Problem statement ▸ Beginning with the line containing "A: Hyenaspotted (spotted" and ending with the last line, repeat the records exactly.

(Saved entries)
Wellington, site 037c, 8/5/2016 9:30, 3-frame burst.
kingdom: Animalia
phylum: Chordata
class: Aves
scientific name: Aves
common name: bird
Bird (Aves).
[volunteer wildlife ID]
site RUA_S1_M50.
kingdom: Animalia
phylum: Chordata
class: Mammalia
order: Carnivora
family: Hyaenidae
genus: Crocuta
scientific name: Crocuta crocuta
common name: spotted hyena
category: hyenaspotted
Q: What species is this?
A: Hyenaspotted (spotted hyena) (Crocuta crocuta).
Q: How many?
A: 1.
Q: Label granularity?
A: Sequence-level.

Written answer ▸
A: Hyenaspotted (spotted hyena) (Crocuta crocuta).
Q: How many?
A: 1.
Q: Label granularity?
A: Sequence-level.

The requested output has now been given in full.